Dexamethasone - instructions for use, reviews, analogs and formulations (tablets 0.5 mg, injections in ampoules (solution for injections), drops ophthalmic ophthalmic) drugs for the treatment of inflammation in adults, children and pregnancy
In this article, you can read the instructions for using the drug Dexamethasone. There are reviews of visitors to the site - consumers of this medication, as well as opinions of doctors of specialists on the use of Dexamethasone in their practice. A big request is to actively add their feedback on the drug: the medicine helped or did not help get rid of the disease, which were observed complications and side effects, possibly not declared by the manufacturer in the annotation. Analogues of Dexamethasone in the presence of existing structural analogues. Use for the treatment of inflammatory and systemic diseases, including the eyes, in adults, children, as well as during pregnancy and lactation.
Dexamethasone - synthetic glucocorticosteroid (GCS), methylated derivative of fluoride prednisolone. Has anti-inflammatory, antiallergic, immunosuppressive action, increases the sensitivity of beta-adrenoreceptors to endogenous catecholamines.
Interacts with specific cytoplasmic receptors (receptors for GCS are present in all tissues, especially in the liver), with the formation of a complex inducing the formation of proteins (including enzymes that regulate vital processes in cells.)
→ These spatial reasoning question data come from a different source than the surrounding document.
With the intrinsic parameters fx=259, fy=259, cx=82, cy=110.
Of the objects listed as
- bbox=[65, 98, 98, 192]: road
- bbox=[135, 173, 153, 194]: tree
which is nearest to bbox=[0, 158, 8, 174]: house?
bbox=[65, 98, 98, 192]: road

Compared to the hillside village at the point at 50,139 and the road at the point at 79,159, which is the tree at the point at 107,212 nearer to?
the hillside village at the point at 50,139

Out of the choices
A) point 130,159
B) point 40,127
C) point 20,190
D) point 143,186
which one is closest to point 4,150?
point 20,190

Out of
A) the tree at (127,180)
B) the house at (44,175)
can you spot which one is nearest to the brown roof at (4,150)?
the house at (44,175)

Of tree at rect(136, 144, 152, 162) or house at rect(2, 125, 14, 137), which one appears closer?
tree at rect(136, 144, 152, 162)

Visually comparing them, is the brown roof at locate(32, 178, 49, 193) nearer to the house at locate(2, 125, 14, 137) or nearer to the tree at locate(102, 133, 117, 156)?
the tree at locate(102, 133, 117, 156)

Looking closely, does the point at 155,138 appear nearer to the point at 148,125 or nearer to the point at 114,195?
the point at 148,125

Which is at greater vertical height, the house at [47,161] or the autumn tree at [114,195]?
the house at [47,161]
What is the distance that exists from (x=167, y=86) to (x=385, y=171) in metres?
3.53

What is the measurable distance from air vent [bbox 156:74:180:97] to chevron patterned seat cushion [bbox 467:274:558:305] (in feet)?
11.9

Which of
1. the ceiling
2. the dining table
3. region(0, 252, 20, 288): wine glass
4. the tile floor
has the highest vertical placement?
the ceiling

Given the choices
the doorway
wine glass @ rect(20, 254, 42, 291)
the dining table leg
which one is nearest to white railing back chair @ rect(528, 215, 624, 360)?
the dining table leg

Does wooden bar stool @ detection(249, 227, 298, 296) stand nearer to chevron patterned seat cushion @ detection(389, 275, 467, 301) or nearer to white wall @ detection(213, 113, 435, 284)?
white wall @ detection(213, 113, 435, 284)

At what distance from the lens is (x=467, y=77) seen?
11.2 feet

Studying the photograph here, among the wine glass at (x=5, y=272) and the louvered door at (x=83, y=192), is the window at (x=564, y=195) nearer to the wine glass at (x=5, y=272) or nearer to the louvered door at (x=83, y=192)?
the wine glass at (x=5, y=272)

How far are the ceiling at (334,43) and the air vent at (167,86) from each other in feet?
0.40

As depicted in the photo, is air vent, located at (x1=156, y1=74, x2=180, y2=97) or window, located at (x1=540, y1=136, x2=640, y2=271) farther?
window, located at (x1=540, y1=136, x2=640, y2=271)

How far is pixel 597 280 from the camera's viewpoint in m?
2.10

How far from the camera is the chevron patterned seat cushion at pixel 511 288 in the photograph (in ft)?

Protein metabolism: reduces the number of globulins in the plasma, increases the synthesis of albumins in the liver and kidneys (with increasing albumin / globulin ratio), reduces synthesis and enhances protein catabolism in muscle tissue.
Lipid metabolism: increases synthesis of higher fatty acids and triglycerides, redistributes fat (accumulation of fat occurs mainly in the area of the shoulder girdle, face, abdomen), leads to the development of hypercholesterolemia.
Carbohydrate metabolism: increases the absorption of carbohydrates from the gastrointestinal tract; increases the activity of glucose-6-phosphatase (increased intakeglucose from the liver to the blood); increases the activity of phosphoenolpyruvate carboxylase and the synthesis of aminotransferases (activation of gluconeogenesis); promotes the development of hyperglycemia.
Water-electrolyte metabolism: retards Na + and water in the body, stimulates the excretion of K + (mineralocorticoid activity), reduces the absorption of Ca + from the gastrointestinal tract, reduces the mineralization of bone tissue.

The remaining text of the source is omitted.